Little research has been conducted on nematode population thresholds that warrant fumigation. Having the ability to identify nematodes by pathotype or race would allow potato farmers to select appropriate resistant varieties, the university said.

Researchers aim to identify a gene responsible for nematode resistance within litchi tomato, a plant in the nightshade family known to stimulate nematode cysts to hatch in the absence of a host. Breeders would then introduce the trait into popular potato varieties using biotechnology.

Researchers suspect litchi tomato contains a chemical that is highly toxic to nematodes. The project calls for identifying it and using it as a nematicide that likely would not harm beneficial nematodes and insects.

Conventional breeding efforts to develop nematode-resistant potato varieties also are underway.

The researchers have made substantial progress toward introducing resistance through traditional breeding methods, developing potato varieties with up to 50% resistance, Dandurand said.

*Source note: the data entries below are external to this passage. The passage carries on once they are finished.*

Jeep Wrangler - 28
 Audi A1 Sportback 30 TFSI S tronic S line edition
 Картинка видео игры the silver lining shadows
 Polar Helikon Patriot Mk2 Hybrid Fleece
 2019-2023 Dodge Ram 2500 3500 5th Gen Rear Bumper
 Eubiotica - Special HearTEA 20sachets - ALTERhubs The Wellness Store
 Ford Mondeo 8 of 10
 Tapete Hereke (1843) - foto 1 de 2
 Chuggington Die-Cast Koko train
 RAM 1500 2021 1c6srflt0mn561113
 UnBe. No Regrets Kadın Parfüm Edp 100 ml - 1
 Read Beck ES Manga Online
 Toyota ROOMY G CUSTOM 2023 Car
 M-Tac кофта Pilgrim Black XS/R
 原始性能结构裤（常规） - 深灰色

The project aims to significantly boost the resistance level by producing varieties that incorporate multiple resistance genes.

Researchers also will evaluate how crop rotations involving resistant potato varieties affect nematode populations. Trials will be in infested fields and include various safety measures. Work on golden nematodes will be in New York trial fields already set up for nematode research.

The team will also evaluate other nematodes important to the industry, such as Columbia and Northern Root-Knot nematodes. Researchers are from UI and from Washington State, Oregon State, Michigan State and Cornell universities, the University of Wisconsin and USDA’s Agricultural Research Service.